Assis derrière son bureau, François Hébrard terminait sa journée en relisant le rapport que Sylvie Leroy lui avait apporté. Depuis la visite de Jonathan, les chercheurs du Louvre avaient continué de tenter de percer les mystères du pigment rouge.

– Vous avez réussi à joindre M. Gardner ? demanda le chef du département.

– Non, la messagerie de son portable est saturée, on ne peut même plus laisser de messages, et il ne répond pas à ses e-mails.

– Quand doit avoir lieu cette vente ? demanda Hébrard.

– Le 21, c’est-à-dire dans quatre jours.

– Avec le mal que nous nous sommes donné, il faut absolument qu’il soit mis au courant. Faites comme bon vous semble, mais trouvez-le !

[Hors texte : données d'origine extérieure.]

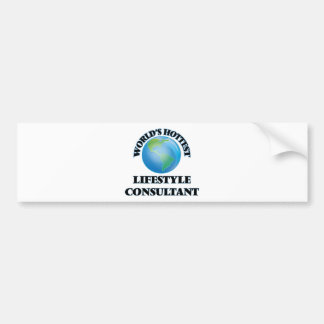 World's Hottest Lifestyle Consultant Bumper Sticker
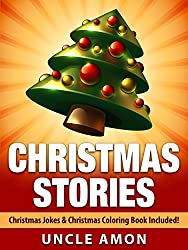 Christmas Stories for Kids + Christmas Jokes: Cute Christmas Stories for Kids, Christmas Jokes, and Christmas Coloring Book (Christmas Books for Children) (English Edition)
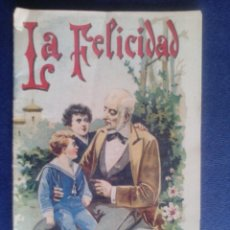 Libros antiguos: CUENTO DE SATURNINO CALLEJA - LA FELICIDAD -. Lote 112681891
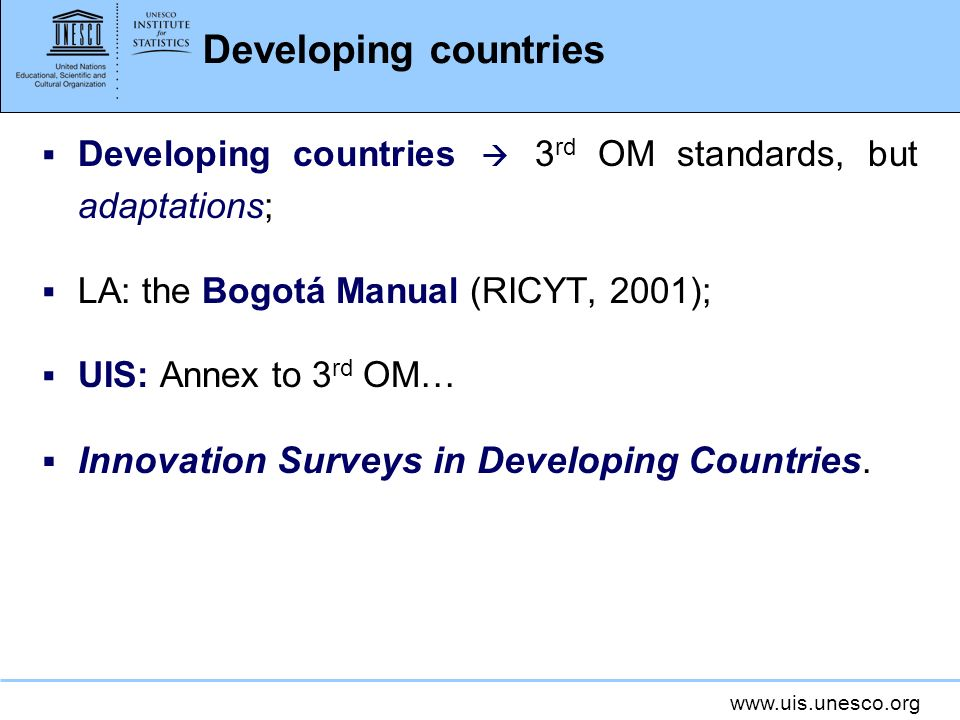 Developing countries Innovation Surveys in Developing Countries.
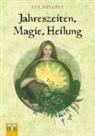 Eva Windele - Jahreszeiten, Magie, Heilung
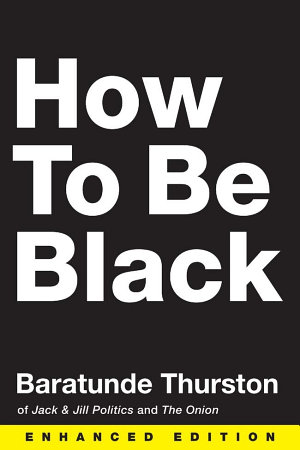 How to Be Black  Enhanced Edition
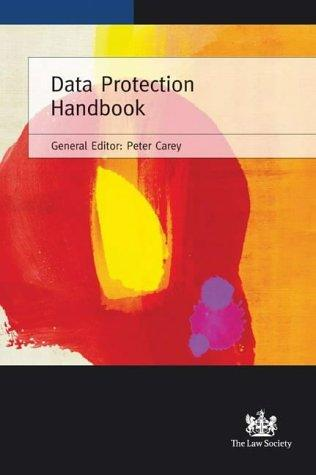 Data Protection Handbook by Peter Carey
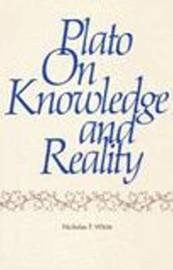 Plato on Knowledge and Reality by Nicholas White image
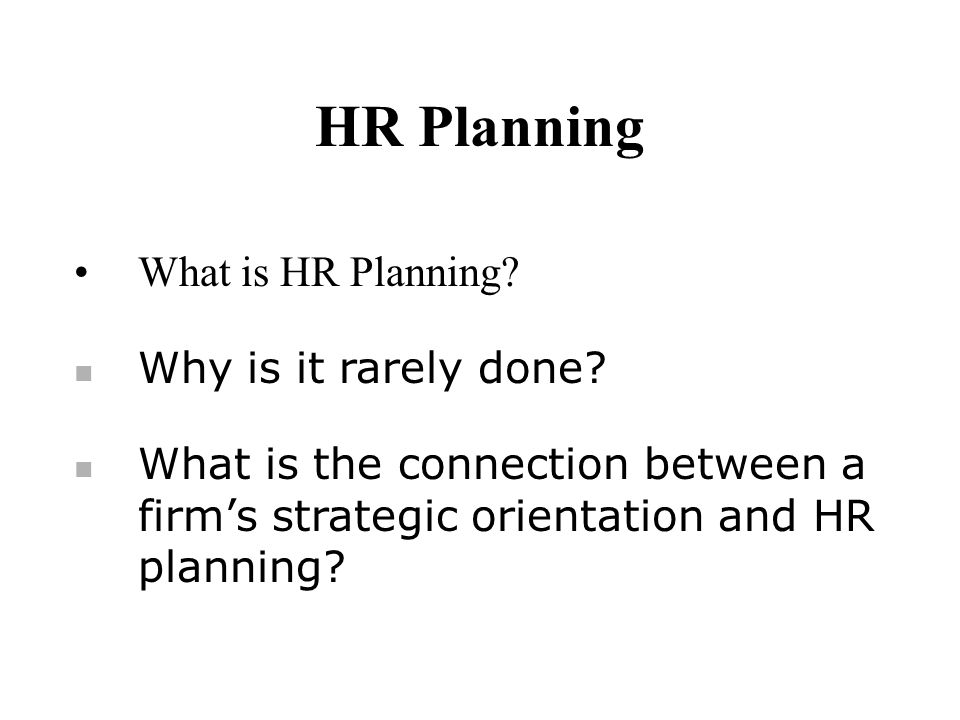 HR Planning What is HR Planning.Why is it rarely done.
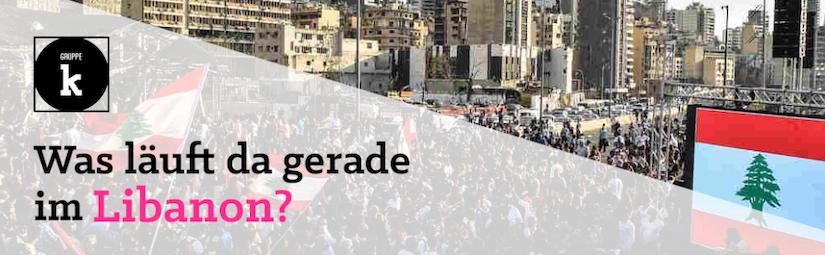 Was läuft da gerade im Libanon?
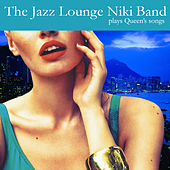 Plays Queen by The Jazz Lounge Niki Band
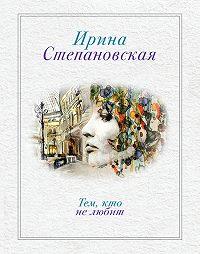 Ирина Степановская -Тем, кто не любит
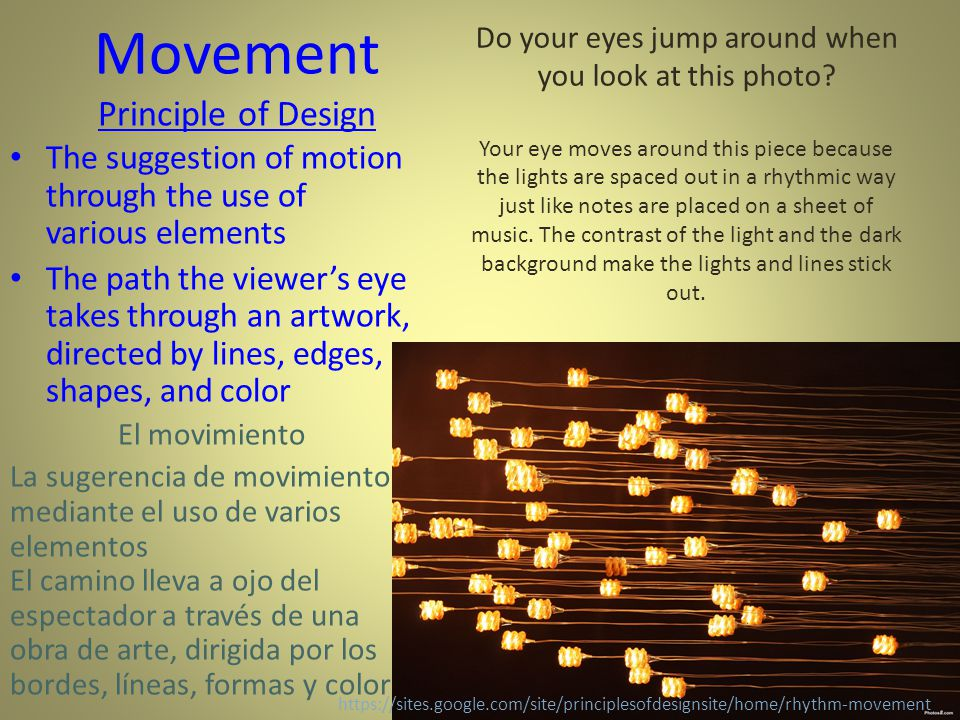 Movement Principle of Design The suggestion of motion through the use of various elements The path the viewer's eye takes through an artwork, directed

Sylvie Leroy sortit du bureau et retourna vers son atelier. Elle connaissait quelqu’un qui pourrait lui dire comment joindre Jonathan Gardner, mais elle n’avait aucune envie de l’appeler. Elle prit sa sacoche et éteignit la lumière au-dessus de sa table de travail. Dans les couloirs, elle croisa plusieurs collègues mais elle était si contrariée qu’elle ne les entendit même pas la saluer. Elle passa devant la guérite du poste de sécurité et inséra son badge dans le lecteur. La grande porte coulissa aussitôt. Sylvie Leroy remonta l’escalier extérieur. Le ciel était flamboyant, et l’air sentait déjà l’été. Elle traversa la cour du Louvre, s’assit sur un banc et profita de la beauté du paysage qui l’entourait. La pyramide de Pei renvoyait les rouges du soleil couchant jusque sous les arcades de la galerie Richelieu. Elle regarda la file des visiteurs qui s’allongeait en un long ruban sur l’esplanade. Travailler dans ces lieux empreints de féerie était un rêve dont elle ne se réveillerait jamais. Elle soupira en haussant les épaules et composa un numéro sur son téléphone portable.